- **Набор заданий**:
[A] Ответьте на вопросы по отрывку о Рейнской зоне:
(i) Сколько железной руды трест де Ванделя продавал Германии в начале 1936 г.?
(ii) Кто объявил позицию Великобритании на Совете Лиги Наций?
(iii) Ради безопасности каких стран, согласно отрывку, создавалась Рейнская зона?
[B] Напишите продолжение отрывка о Рейнской зоне, начиная сразу после его последней фразы.

- **Фрагмент страницы**:
Были и другие причины подрывавшие воинственный дух французов. По словам М. Джордана, «в данном случае решающую роль сыграли финансовые соображения». Из-за экономического кризиса Франция была на грани банкротства. Негативное отношение к противостоянию с Германией выразили и некоторые деловые круги, например в Коми-те де Форж (крупнейшем машиностроительном тресте), что было вполне объяснимо, если учесть, что, например, трест де Ванделя в начале 1936 г. продавал Германии до 500 тыс. т железной руды.

Позицию Великобритании на Совете Лиги Наций объявил А. Иден: поскольку последние события «не затрагивают жизненно важных британских интересов», Англия не собирается на них реагировать. Рейнская зона создавалась в основном ради безопасности Франции и Бельгии, так пусть те сами и решают, «какую цену готовы они заплатить за ее сохранение…» Лорд Лотиан дополнил: «Гитлер всего лишь возвратил свой собственный приусадебный сад».

- **Приведённый листинг**:
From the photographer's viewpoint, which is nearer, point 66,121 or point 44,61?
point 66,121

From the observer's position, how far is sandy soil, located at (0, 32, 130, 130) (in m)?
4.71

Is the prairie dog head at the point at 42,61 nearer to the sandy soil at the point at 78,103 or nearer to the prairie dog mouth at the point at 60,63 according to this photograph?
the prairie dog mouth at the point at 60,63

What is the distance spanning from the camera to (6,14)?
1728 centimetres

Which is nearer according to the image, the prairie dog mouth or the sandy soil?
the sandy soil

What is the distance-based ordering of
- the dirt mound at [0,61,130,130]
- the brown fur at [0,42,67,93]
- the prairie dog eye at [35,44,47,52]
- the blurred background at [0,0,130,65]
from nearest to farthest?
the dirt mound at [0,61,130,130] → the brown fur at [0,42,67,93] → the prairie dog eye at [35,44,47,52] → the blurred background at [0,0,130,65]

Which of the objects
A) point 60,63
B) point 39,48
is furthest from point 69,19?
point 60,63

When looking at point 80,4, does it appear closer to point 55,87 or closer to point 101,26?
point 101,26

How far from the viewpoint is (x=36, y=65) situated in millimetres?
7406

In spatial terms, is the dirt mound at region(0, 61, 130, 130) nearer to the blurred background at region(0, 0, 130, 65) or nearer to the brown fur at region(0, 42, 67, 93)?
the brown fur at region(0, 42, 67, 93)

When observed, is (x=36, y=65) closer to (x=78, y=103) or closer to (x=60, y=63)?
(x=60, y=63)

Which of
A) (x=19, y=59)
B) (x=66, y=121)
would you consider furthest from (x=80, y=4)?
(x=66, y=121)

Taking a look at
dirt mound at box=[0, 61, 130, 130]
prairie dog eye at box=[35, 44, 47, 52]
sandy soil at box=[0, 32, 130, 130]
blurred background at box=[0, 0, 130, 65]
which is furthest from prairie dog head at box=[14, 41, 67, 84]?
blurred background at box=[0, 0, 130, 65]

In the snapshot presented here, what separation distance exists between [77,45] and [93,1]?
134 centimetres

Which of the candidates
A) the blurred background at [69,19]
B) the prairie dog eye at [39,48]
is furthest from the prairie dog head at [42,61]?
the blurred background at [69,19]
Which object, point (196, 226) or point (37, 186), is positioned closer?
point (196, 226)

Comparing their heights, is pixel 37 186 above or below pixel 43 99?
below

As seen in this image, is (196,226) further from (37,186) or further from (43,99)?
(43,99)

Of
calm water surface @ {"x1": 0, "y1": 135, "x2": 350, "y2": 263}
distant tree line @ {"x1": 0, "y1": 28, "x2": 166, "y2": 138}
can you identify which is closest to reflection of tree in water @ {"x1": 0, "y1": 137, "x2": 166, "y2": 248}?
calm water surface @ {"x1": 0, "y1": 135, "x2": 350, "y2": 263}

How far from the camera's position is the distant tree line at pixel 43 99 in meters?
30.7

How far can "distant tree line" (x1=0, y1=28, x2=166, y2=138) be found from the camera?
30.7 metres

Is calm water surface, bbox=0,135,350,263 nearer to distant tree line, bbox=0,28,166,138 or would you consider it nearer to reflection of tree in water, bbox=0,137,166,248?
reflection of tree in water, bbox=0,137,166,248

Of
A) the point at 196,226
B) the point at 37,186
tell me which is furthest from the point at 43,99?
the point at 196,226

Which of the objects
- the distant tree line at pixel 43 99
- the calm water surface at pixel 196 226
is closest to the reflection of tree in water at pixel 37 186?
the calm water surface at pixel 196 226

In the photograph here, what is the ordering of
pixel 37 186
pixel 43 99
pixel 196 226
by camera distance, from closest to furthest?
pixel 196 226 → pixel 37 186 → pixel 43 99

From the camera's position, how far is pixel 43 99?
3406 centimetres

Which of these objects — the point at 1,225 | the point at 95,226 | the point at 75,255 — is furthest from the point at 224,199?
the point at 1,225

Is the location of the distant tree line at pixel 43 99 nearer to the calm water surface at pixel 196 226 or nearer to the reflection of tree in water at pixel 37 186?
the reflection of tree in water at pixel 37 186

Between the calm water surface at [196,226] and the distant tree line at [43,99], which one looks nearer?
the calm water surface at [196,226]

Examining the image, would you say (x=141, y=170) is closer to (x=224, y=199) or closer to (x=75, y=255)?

- **Ответы ниже**:
[A]
(i) До 500 тыс. т.
(ii) А. Иден.
(iii) Франции и Бельгии.

[B]
Но «восстановление исторической справедливости» было в данном случае лишь кажущимся. Бездействие гарантов Версальской системы в рейнском кризисе нанесло сокрушительный удар по системе европейской безопасности. Так, голландский посланник в Берлине был уверен, что гитлеровская политика «направлена на захват Балкан и балтийской зоны. Нейтрализация Рейнской области, как это предлагает Гитлер, распространяется на узкую территорию… шириной по тридцать миль в обе стороны от Рейна. При таком положении Франция не сможет вмешаться, когда Германия захватит Чехословакию, Австрию, Литву или Эстонию… в этом заключается план Гитлера…». Голландец был не единственным, кто пришел к подобным выводам. Задолго до знаменитой речи Черчилля в Фултоне о «железном занавесе» М. Джордан писал: «Захват демилитаризованной зоны опустил железный занавес между Францией и ее союзниками в Центральной Европе». Французский обвинитель на Нюрнбергском трибунале позже признает, что захват Рейнской зоны и строительство линии Зигфрида парализовали возможность Франции прийти на помощь своим восточным союзникам, что стало «прелюдией к агрессивным действиям против Австрии, Чехословакии и Польши». Биограф Черчилля Дж. Чамли по этому поводу заметит: «Франция фактически бросила на чашу весов своей политики судьбы малых стран Европы, находившихся в орбите французского влияния…»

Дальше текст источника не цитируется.